Mistake #1: Announcing your engagement on social media before calling your family and closest friends.
This should go without saying, but your close friends and family members will want to hear it straight from you first. A Facebook or Instagram post might be the most efficient way to announce your engagement, but it's not the most personal. You know which friends and family members would appreciate to hear the news directly from you. Plus, it's likely that older family members (like your grandparents) don't have social media accounts and could miss the message altogether.
Mistake #2: Posting nitty-gritty details about your ring.
Post all the ring selfies you want (everyone can't wait to see!) but no one needs to know about cost and carat. After you post your "engaged" status, your friends and family will be dying to find out what the ring looks like, so indulge them with a photo (you may want to prep with a manicure first). It's not bragging to share a pic with the exciting news. Leave out the other details, because how much it cost isn't anyone else's business—the point is that it symbolizes the commitment you're making. Everyone's going to be checking out your hand for the first few months anyway, so make it easy for friends and family to admire from afar.
Mistake #3: Forgoing traditional paper invites for the main event.
Email (and even Facebook event) invites are totally okay for pre- and postwedding parties, but paper invites are the way to go for the actual wedding day. In today's technology-based world, where your guests receive hundreds of notifications a day, a physical invite has become so much more special. That doesn't mean you have to go over-the-top with an invite that sings and shoots confetti. Simple card stock and laser printing will do the trick. A paperless invite for the rehearsal dinner or morning-after brunch is a great option (especially if you want to cut down on stationery costs). Just because the invites are electronic doesn't mean they can't have style or personality. There are plenty of sites that let you customize e-invites so they look beautiful and unique.
Mistake #4: Venting about wedding stressors on your social media channels.

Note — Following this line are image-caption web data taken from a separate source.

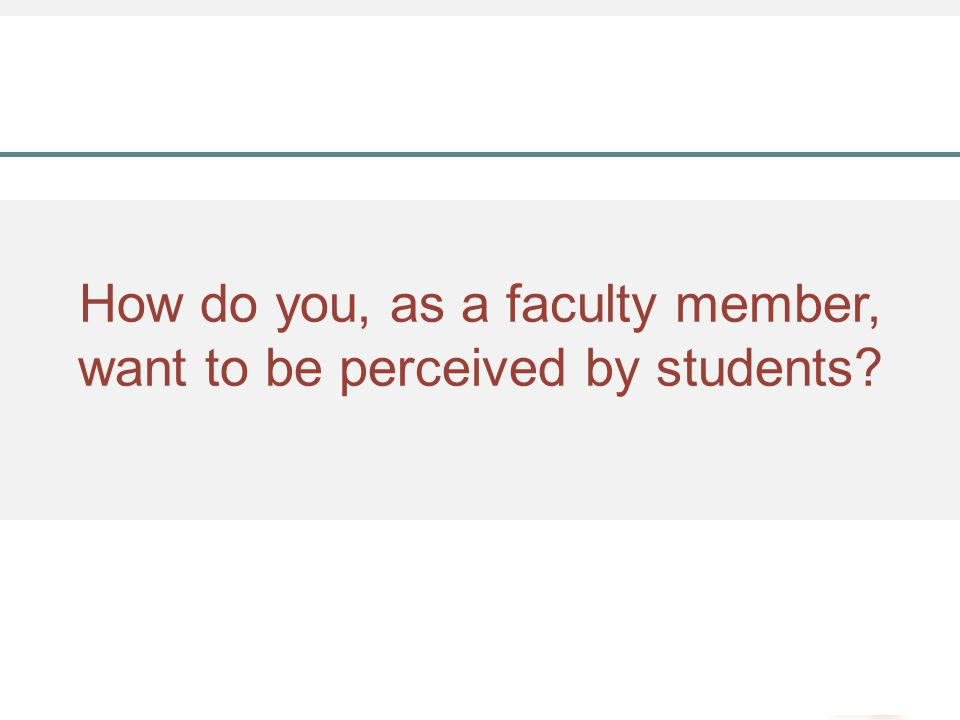 How do you, as a faculty member, want to be perceived by students?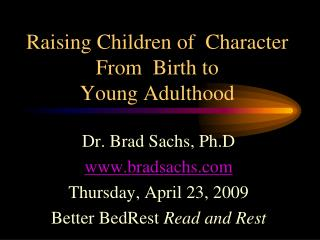 Raising Children of  Character From  Birth to  Young Adulthood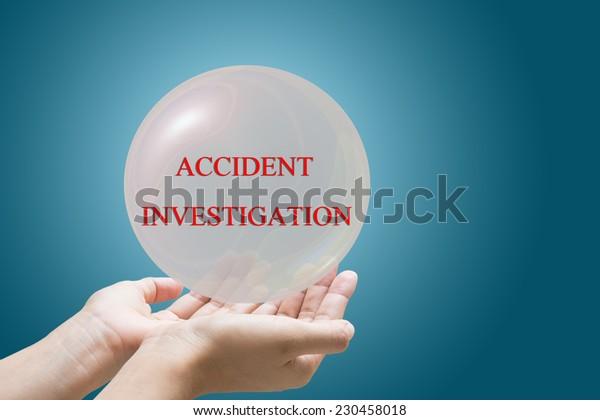 Businessman Hand Showing ACCIDENT INVESTIGATION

Not only should you avoid posting your wedding website on social media, but you should also keep your public posts as positive as possible. (As in, confront any issues directly and privately via phone, email or in person.) We know—probably more than anyone else—that can be stressful at times. But before you post that status venting about all the guests who RSVP'd for too many people or complaining about your future mother-in-law-zilla, pause for a second and think. Posting something negative about your wedding (even if you don't call out a person specifically) will only lead to hurt feelings and tension. Instead, politely address each situation directly as it comes your way. That means picking up the phone and explaining to your guest that you don't have enough room for all the extras, and asking your partner to have a conversation with their mom. Trust us, the other route will only create animosity around your wedding.

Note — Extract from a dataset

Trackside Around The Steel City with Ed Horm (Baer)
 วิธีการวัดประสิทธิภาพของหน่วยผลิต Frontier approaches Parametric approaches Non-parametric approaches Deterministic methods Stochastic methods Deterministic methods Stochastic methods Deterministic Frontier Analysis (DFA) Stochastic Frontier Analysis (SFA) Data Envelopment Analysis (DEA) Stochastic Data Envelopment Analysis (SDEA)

Mistake #5: Forgetting to spread the word about photo-sharing opportunities, hashtags and filters.
You should totally encourage your guests to download our photo-sharing app for a live-feed of every single photo taken at your event. And remember, you're only a hashtag away from a successful feed of photos—inspire your guests to use it. We've gotten to the point where almost everyone (except maybe some older relatives) are familiar with hashtags and know how to use them, so you shouldn't feel weird about putting it out there. Think of ideas to tie it into your paper elements in a pretty or witty way—on your wedding website or even on your wedding invitations. Don't hesitate to ask guests to share photos of themselves as they prep for your wedding—and make sure to set up materials like table tents or cards that encourage guests to use that fancy Geofilter you designed.
Mistake #6: Spending your wedding day on your phone.
Enjoy your day and stay off your phone while still keeping everyone updated. Your wedding day will fly by, and if you're on your phone the whole time, you'll miss out on what's important. Focus on the guests who have come to celebrate with you, instead of everyone in your social media circles. You can always designate an official "head of communications" to send out necessary emails and updates—it could be another bridesmaid who isn't your maid of honor (she'll have plenty of responsibilities already) or you can even hire someone to keep your social networks updated throughout your reception (hello, selfies, Instagram stories and Snapchats) so you won't have to.
Mistake #7: Failing to remind your guests to not post photos before you do.
If you want to be the first to post a picture from your wedding day, simply request your guests not to post photos before you do. It's great that they want to show what an amazing wedding you threw and Instagram the cake and flowers. But it's totally okay if you want to wait to share photographic details of the wedding until you have photos from you professional photographer. If you opt for an unplugged wedding, your guests should respect your choice.